**TEXTO FUENTE**
──────

Voy a buscar la foto para verla nuevamente. Acá está. Mi abuela está sentada en la punta de la mesa. Es su cumpleaños, aunque en la mesa ya no esté la torta con las velitas. Rodeándola estamos mi hermana Luciana; a su lado, izquierdo, María Laura, mi ex novia, y en la otra punta, a la derecha, yo. Todos parados, sonriendo, menos yo que estoy mirando hacia la mesa, tal vez hacia el plato vacío o a las manos de mi abuela un tanto inquietas. Mi abuela lleva puesto sus lentes de carey. No los marrones y anchos que usaba cuando era joven y nosotros unos chicos. No. Otros que son más amarillentos, más modernos, pero iguales de anchos. Lleva un suéter beige y su cabello está arremolinado, corto. Creo que tiene hecho los claritos. De tanto verla la angustia tiende a desaparecer, a menguar, pero (creo) cuando pasa un poco de tiempo y vuelvo a ver las fotos de mi abuela (o de cualquier persona a la que le tengo afecto), la angustia aparece nuevamente. Es cierto que sin tanta fuerza, porque en buena medida me dije que no debo bloquearla, dejarla en cambio que se manifieste, ya que no es algo desagradable sino más bien de una emoción un tanto incierta o confusa. Pero es sin dudas algo semejante a la añoranza. Yo añoro, y añoro mis afectos. Como si me lo dijera así, de esa manera: añoro.
Pero también en el hacer cotidiano. Mientras limpiaba el bolsillo de una mochila y sacaba unos papelitos y los arrojaba al cesto. De pronto tuve la misma sensación angustiosa. Me estaba preparando para salir. Para ir al río a tomar un poco de sol. Preparaba la mochila, con el mate y todo eso. Es como si hubiese medido el trayecto que me quedaba por recorrer. Como los años luz, que miden la distancia y no el tiempo. Pero no es cierto, creo, porque pegada a la angustia está el tiempo, el tiempo como un ente concreto, como un objeto más que muestran las fotos. Entonces sí se parece a la distancia sin tiempo, ¿no?

──────

**TAREA**
Copia del texto sobre la foto de la abuela el tramo que va de "Pero también en" a "sin tiempo, ¿no?" y cambia "mochila" por "bolsa". Los datos no se necesitan para resolver nada.

**EXTRACTO DE DATOS**
──────

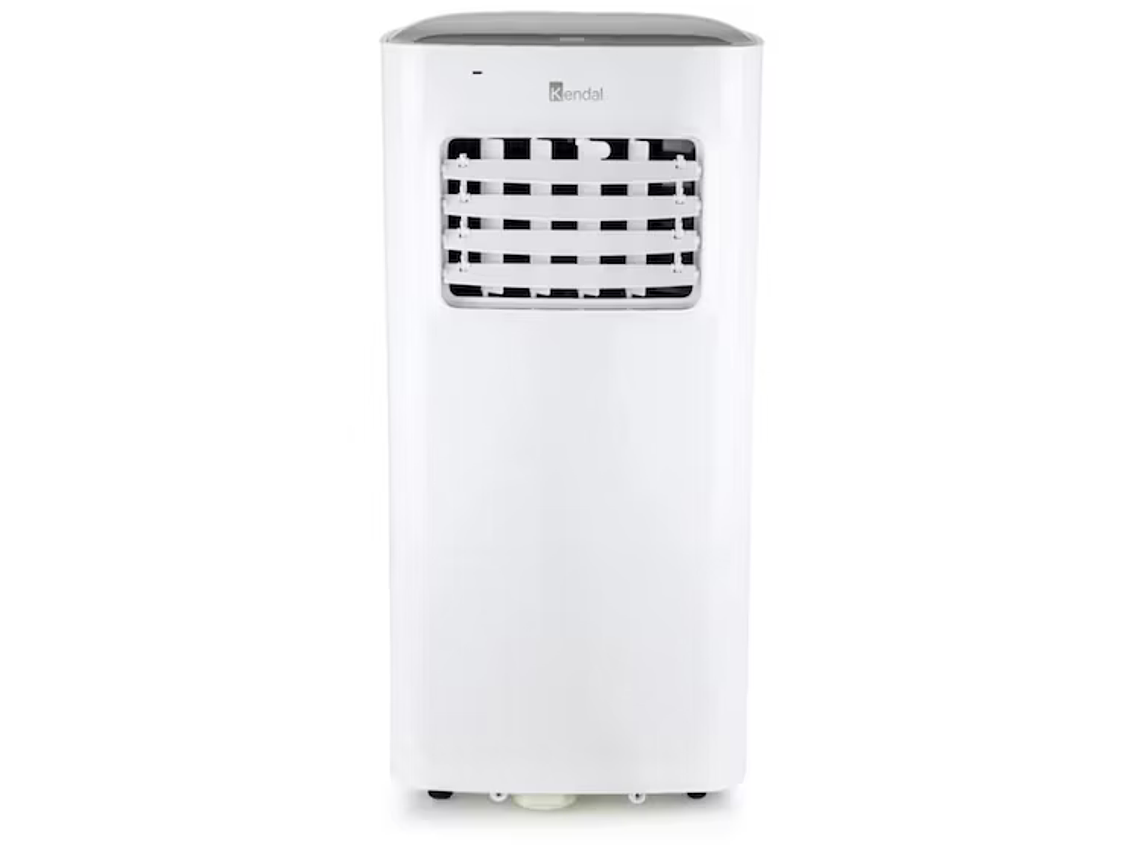 AIRE ACONDICIONADO PORTÁTIL KENDAL 7000 BTU - SC 1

──────

**RESPUESTA ESPERADA**
Pero también en el hacer cotidiano. Mientras limpiaba el bolsillo de una bolsa y sacaba unos papelitos y los arrojaba al cesto. De pronto tuve la misma sensación angustiosa. Me estaba preparando para salir. Para ir al río a tomar un poco de sol. Preparaba la bolsa, con el mate y todo eso. Es como si hubiese medido el trayecto que me quedaba por recorrer. Como los años luz, que miden la distancia y no el tiempo. Pero no es cierto, creo, porque pegada a la angustia está el tiempo, el tiempo como un ente concreto, como un objeto más que muestran las fotos. Entonces sí se parece a la distancia sin tiempo, ¿no?